Instructions to follow = Show every line of the items that contains the word "solar", matching case exactly.

Extracted records =
======

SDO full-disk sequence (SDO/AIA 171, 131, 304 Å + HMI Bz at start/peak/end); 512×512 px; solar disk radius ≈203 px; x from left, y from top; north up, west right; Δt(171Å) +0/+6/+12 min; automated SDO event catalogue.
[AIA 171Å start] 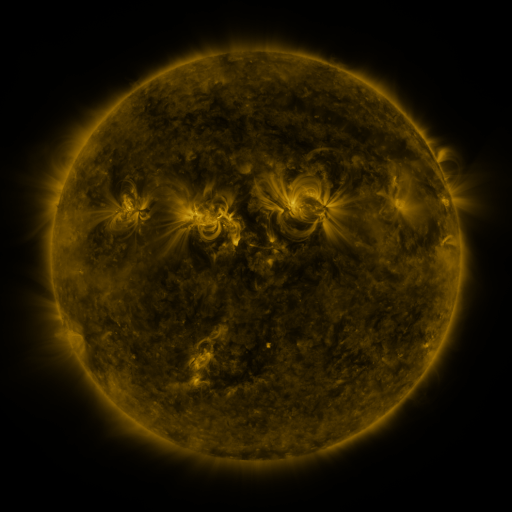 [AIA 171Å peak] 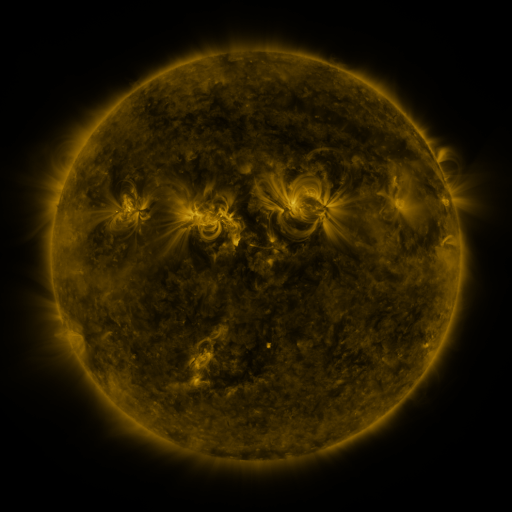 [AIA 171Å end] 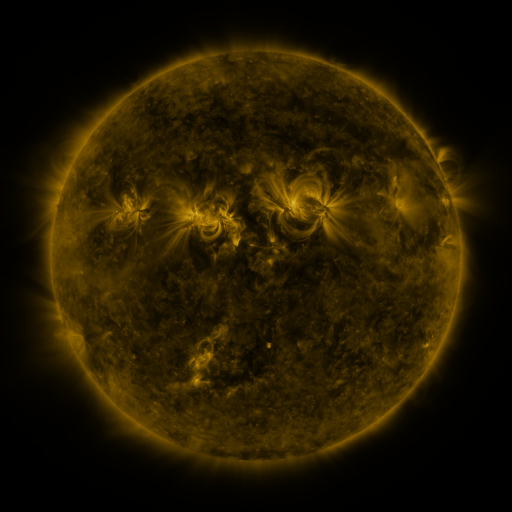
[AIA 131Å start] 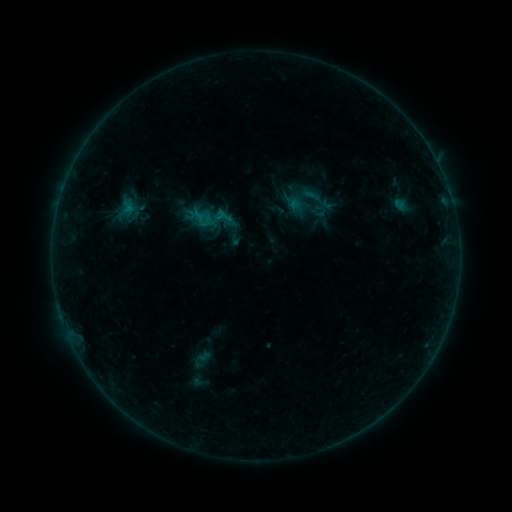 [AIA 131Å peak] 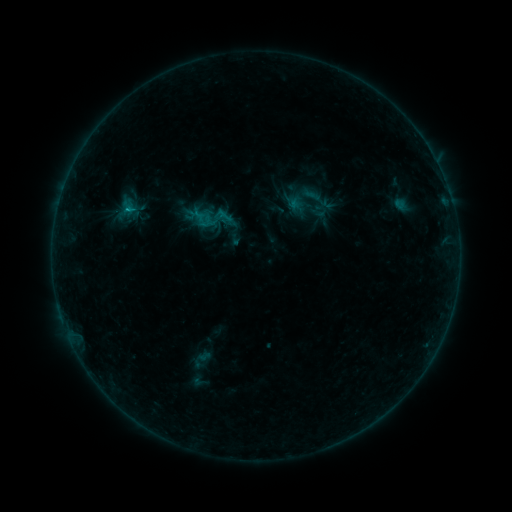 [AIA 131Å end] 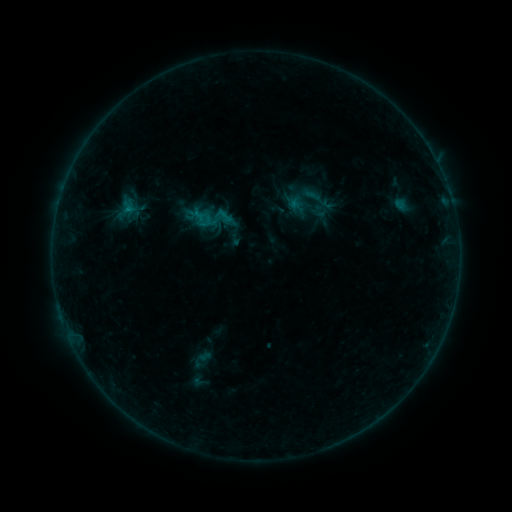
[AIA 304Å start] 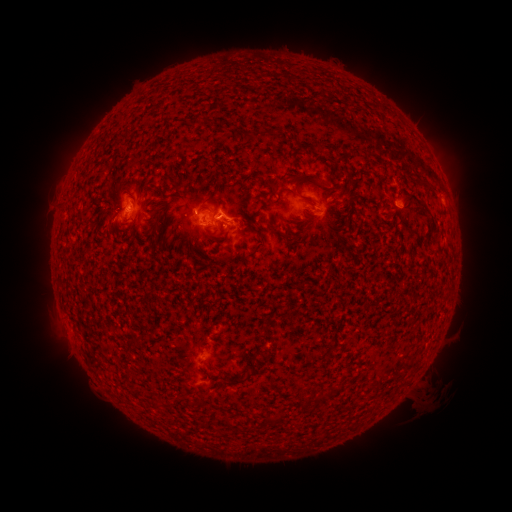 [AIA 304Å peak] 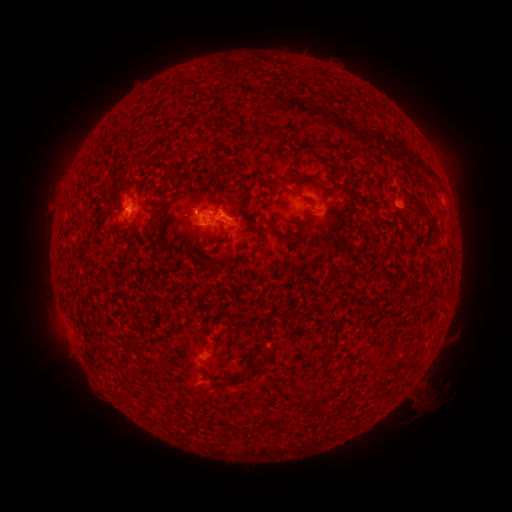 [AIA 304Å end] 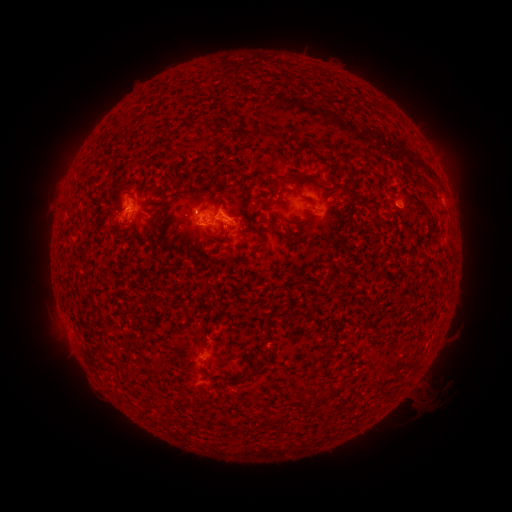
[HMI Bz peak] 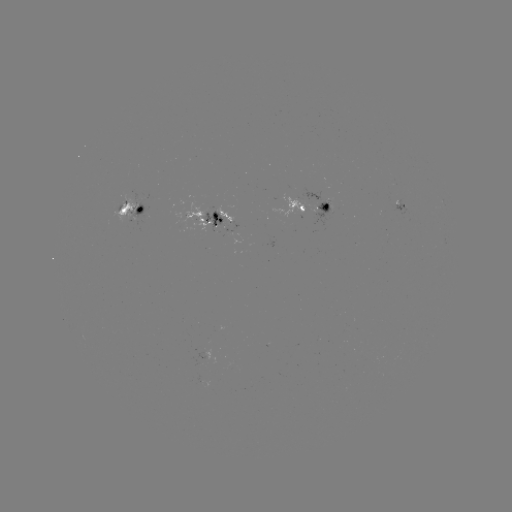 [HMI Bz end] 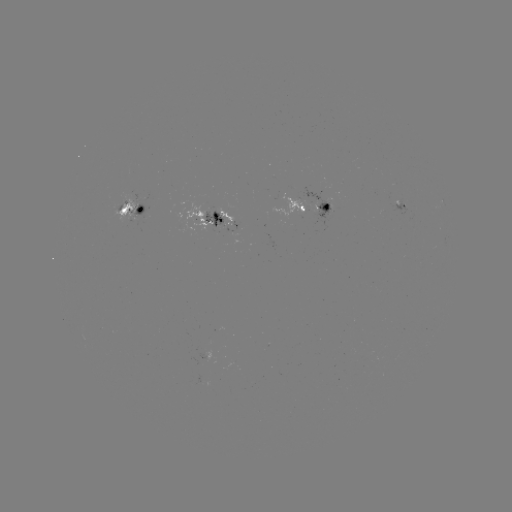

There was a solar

======

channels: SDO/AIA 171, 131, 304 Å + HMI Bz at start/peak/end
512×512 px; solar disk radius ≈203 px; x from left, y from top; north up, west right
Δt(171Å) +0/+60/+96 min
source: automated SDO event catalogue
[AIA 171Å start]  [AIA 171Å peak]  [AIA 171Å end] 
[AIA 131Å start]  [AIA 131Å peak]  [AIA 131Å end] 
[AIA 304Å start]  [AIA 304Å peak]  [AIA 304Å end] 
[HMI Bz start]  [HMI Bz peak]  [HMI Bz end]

======

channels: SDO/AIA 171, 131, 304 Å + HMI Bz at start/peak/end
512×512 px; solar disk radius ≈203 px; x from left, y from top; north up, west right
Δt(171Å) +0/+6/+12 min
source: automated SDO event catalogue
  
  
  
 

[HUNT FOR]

======

Output for this task =
SDO full-disk sequence (SDO/AIA 171, 131, 304 Å + HMI Bz at start/peak/end); 512×512 px; solar disk radius ≈203 px; x from left, y from top; north up, west right; Δt(171Å) +0/+6/+12 min; automated SDO event catalogue.
There was a solar
512×512 px; solar disk radius ≈203 px; x from left, y from top; north up, west right
512×512 px; solar disk radius ≈203 px; x from left, y from top; north up, west right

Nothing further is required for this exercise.